Inspiration – Isabella Bird

I have a short list of photographers who’s life and work have inspired me.  Annie Leibovitz, Dorothea Lange, Richard Avedon to name a few.   What draws me to a particular photographer, is a combination of the images they captured, the time in which they lived and obstacles they had to overcome in order to capture those images.   Nothing could be more inspiring to me than the women, who in the turn of the century did not even have the right to vote and yet set out on incredible adventures across the globe to share their view of life.   The woman who was truly THE pioneer of her time was Isabella Bird.

 

bird   Isabella was born in 1832 in England.  The daughter of a prominent Church Official, she was frail and sickly as a child.  After the death of her parents she began to travel the world, visiting Australia, Hawaii (then known as the Sandwich Islands), America (where she explored the Rocky Mountains on horseback in 1878).   After the death of her husband, Isabella made several trips to Central Asia, the Middle East, India, Tibet, Turkey and Kurdistan.  She was a prolific author, was called by the London Times “The boldest of Travelers” and was the first woman named as a member of the Royal Geographic Society.

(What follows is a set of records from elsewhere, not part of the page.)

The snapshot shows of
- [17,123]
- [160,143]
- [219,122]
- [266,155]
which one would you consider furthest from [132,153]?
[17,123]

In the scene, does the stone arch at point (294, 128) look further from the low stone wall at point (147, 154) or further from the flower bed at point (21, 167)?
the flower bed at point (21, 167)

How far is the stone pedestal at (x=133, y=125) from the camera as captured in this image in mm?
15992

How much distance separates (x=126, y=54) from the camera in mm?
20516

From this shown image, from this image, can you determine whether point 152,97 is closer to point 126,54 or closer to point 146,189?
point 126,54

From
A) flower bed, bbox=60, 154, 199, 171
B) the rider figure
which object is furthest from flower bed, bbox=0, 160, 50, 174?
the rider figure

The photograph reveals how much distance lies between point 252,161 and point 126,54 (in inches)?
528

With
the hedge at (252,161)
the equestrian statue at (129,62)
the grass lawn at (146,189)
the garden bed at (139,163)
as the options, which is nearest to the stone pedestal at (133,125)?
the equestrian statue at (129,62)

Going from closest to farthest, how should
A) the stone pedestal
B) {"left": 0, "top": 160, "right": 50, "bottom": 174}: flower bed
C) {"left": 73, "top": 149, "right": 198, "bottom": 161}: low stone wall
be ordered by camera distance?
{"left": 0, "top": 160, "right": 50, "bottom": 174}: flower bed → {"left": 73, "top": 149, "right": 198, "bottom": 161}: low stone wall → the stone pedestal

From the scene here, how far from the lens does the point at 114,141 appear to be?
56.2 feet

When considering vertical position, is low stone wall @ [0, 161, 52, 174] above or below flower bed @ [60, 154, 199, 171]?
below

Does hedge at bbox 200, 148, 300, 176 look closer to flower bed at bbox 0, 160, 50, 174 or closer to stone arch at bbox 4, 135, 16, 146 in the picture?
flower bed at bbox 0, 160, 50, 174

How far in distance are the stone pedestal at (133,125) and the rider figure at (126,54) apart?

 Today, we pull out our paper thin iPhones and with the push of a button on a screen we can capture anything we want.  I am overwhelmed, not only by the courage it took for Isabella to travel to such remote and wild locations, but by the daunting logistics involved in capturing each one of her stunning images.  The cameras of that day were huge, heavy and required an even heavier wooden tripod, and yet, she was able to expertly expose her images and engender such trust in her subjects.  Even with a staff of guides and Sherpa’s, for a woman in that time to orchestrate and document years of travel was a monumental feat.